Bei dem ehemaligen Siemens-Manager handelt es sich um den Ex-Finanzchef der Siemens-Landesgesellschaft in Griechenland, Christos Karavelas. Er war trotz Vorladung in der vergangenen Woche nicht vor dem Staatsanwalt in Athen erschienen. Daraufhin wurde gegen ihn ein internationaler Haftbefehl ausgestellt, berichtet das Branchenportal Futurezone. Zuvor war bereits der frühere Siemens-Landeschef in Griechenland, Michael Christoforakos, untergetaucht.

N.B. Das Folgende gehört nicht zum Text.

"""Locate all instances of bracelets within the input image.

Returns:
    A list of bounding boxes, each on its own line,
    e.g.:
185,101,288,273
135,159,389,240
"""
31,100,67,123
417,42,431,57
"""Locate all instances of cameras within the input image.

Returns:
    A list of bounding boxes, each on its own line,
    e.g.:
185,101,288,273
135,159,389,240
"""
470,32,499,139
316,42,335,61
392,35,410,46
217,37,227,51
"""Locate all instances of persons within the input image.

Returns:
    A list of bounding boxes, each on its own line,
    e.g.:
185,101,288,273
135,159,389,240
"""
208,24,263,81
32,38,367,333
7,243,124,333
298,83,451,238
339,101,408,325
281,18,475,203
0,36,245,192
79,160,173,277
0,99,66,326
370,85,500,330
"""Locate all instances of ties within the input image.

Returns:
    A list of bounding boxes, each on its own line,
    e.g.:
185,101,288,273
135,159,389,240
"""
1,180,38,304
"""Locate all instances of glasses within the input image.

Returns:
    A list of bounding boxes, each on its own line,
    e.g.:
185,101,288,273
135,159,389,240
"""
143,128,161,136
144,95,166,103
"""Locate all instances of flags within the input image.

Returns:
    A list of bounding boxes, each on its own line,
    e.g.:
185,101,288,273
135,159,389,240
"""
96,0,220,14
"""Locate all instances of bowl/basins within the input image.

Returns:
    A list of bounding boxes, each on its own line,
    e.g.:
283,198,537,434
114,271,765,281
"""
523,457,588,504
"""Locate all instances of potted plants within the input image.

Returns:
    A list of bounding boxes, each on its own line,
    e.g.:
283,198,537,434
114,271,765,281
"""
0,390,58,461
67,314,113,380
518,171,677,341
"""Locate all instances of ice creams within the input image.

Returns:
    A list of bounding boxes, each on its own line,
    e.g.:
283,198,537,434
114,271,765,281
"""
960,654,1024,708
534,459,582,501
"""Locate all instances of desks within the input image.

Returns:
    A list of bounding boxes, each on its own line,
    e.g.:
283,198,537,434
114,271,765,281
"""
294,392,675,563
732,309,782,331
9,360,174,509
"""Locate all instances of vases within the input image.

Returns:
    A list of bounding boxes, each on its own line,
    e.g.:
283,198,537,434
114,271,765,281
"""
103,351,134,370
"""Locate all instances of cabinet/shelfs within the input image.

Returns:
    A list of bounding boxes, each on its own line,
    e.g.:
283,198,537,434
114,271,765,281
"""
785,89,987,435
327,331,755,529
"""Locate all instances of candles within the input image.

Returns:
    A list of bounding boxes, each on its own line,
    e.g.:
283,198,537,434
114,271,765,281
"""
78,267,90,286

Laut der griechischen Presse halten sich die beiden Manager in Deutschland auf. Nach Informationen der griechischen Staatsanwaltschaft hat Karavelas insgesamt rund 4 Millionen Euro nach Uruguay transferiert. Siemens hatte sich bereits 2007 von Christoforakos und den anderen Ex-Managern getrennt. Christoforakos und weiteren 33 Personen, darunter auch deutsche Topmanager, wird unter anderem Bestechung vorgeworfen. Im Schmiergeldskandal geht es um Zahlungen in Höhe von 1,3 Milliarden Euro, die im Ausland zur Auftragsgewinnung eingesetzt worden sein sollen.